--- start Page excerpt ---

9 The foregoing summary concentrates on the offences that were committed, rather than the injury that arose therefrom. Compensation under the Act is, of course, not payable unless an offence has been committed (or apparently committed), and the offence involved violent conduct. However, those two factors are insufficient, of themselves, to constitute an “act of violence”. In order for there to be an act of violence, the victim of the violent conduct must have suffered “injury or death”: see s 5(1)(c) of the Act.

10 As the Court of Appeal has pointed out, the mere fact that there has been violent conduct, and that one episode of violent conduct is related to another, does not involve the conclusion that the related incidents of violent conduct are one or more “acts of violence”, as defined in the Act: see Victims Compensation Fund Corporation v GM [2004] NSWCA 185; (2004) 60 NSWLR 310; (2004) A Crim R 301. While the provisions of s 5(2) of the Act “extend” the term of violent conduct to sexual assault and domestic violence, that deals only with the requirements of s 5(1)(b) of the Act, but not the requirement in paragraph (c) of that subsection. It is difficult to understand how one could describe either sexual assault or domestic violence as other than “violent conduct”, but the subsection clarifies the situation and puts beyond argument propositions that may arise from such examples as “consensual” sex with an underage person. Nevertheless, the occasioning of an injury is a necessary precondition to the finding of an “act of violence” and, therefore, to a grant of compensation.

11 The difficulty, and confusion, arises because of the conceptual inter-mixture that occurs in the case of domestic violence and sexual assault. The earlier-stated analysis of the Act draws the distinction in the schedule of compensation, between the amounts payable for certain injuries, and the amounts payable for certain kinds of sexual assault and/or domestic violence.

12 Section 10 of the Act refers to Schedule 1, the “schedule of compensable injuries” (“the Schedule”), and describes the Schedule as specifying “those injuries that are compensable injuries for the purposes of this Act.” The provisions of s 11 of the Act require an election, either by the claimant or the Tribunal, between different amounts that are payable and, by subsection (1), allows the Schedule to apply so that compensation is allowed either for an injury suffered, or, for a specified act of violence (if there be one). Thus, where the Schedule refers to sexual assault or domestic violence (clauses 6 and 7A respectively), it still refers to “compensable injury”. The term “compensable injuries” is not a term defined, independently, in the Act, but rather prescribed in column 1 of the Schedule. Column 1 of the schedule lists, as one would expect, a series of injuries that are, by virtue of their listing, compensable. However, Column 1 of the schedule lists “sexual assault” as a compensable injury. Yet the Dictionary to the Act defines “injury” to mean “actual physical bodily harm” or “psychological or psychiatric harm”.

--- end Page excerpt ---

[Objectives]
a: In the judgment excerpt, how does the Dictionary to the Act define "injury"?
b: Which numbered sections and subsections of the Act does the judgment excerpt cite?
c: According to the judgment excerpt, what purpose does s 5(2) serve if sexual assault and domestic violence could hardly be described as anything other than "violent conduct"?

--- start Entries ---

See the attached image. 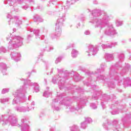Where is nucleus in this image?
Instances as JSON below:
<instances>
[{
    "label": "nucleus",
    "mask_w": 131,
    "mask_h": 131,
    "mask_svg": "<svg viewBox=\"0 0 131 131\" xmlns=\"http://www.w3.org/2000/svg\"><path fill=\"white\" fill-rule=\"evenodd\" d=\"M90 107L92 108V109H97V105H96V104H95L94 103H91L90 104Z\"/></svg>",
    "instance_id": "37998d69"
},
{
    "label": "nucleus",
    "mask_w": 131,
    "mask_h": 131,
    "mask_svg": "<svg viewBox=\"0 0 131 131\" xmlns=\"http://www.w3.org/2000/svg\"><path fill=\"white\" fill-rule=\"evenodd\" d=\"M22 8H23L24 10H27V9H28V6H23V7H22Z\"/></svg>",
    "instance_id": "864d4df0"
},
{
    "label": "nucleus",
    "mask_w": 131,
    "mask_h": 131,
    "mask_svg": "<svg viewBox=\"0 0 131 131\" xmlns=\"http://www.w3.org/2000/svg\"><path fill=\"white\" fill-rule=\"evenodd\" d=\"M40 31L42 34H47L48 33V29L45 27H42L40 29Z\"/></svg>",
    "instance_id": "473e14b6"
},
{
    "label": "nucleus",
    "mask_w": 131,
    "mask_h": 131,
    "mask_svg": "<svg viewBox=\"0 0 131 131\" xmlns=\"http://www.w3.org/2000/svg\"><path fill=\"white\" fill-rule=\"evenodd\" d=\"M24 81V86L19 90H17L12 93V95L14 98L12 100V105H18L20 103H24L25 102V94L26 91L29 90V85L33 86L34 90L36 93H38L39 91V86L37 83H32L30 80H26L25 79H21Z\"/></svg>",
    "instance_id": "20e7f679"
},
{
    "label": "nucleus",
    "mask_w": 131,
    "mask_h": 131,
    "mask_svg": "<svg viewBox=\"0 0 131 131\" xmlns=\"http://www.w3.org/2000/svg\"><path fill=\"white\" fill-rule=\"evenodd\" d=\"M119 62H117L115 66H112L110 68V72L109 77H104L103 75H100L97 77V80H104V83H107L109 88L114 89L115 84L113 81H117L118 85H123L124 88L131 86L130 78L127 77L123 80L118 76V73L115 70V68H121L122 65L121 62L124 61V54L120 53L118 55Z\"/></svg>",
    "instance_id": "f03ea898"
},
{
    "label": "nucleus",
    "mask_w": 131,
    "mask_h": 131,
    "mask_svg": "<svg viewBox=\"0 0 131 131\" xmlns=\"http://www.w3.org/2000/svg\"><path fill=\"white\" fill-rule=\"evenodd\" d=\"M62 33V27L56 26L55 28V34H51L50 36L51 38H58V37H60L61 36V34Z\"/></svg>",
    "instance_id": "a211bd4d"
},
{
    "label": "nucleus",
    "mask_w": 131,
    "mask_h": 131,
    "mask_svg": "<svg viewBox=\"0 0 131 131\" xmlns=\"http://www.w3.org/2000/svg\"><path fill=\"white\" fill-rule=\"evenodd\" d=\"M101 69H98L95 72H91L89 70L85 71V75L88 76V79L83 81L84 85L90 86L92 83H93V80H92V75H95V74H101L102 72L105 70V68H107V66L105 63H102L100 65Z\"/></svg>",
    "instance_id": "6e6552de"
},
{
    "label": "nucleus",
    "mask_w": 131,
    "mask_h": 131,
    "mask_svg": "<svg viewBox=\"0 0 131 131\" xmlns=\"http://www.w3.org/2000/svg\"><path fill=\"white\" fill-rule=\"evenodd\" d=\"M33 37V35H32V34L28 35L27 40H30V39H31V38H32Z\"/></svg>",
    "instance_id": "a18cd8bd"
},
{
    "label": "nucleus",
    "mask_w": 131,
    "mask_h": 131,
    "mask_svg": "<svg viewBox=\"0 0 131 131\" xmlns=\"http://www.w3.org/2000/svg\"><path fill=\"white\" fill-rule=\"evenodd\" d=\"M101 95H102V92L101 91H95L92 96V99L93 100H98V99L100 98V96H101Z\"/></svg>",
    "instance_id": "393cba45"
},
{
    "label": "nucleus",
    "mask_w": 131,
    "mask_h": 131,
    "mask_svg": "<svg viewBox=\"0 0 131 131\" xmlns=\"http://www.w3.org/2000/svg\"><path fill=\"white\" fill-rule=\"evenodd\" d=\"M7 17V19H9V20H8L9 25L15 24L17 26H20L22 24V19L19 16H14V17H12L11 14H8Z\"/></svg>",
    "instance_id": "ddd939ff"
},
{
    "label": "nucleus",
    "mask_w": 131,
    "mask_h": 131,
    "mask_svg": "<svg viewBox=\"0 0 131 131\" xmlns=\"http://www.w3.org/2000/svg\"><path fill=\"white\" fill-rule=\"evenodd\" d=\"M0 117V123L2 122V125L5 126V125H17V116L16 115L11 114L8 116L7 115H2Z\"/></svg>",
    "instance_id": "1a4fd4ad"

--- end Entries ---

[Answer list]
a: It defines "injury" as "actual physical bodily harm" or "psychological or psychiatric harm".

b: s 5(1)(b), s 5(1)(c), s 5(2), s 10, and s 11, including subsection (1)

c: The subsection clarifies the situation. It also puts beyond argument propositions that may arise from examples such as "consensual" sex with an underage person.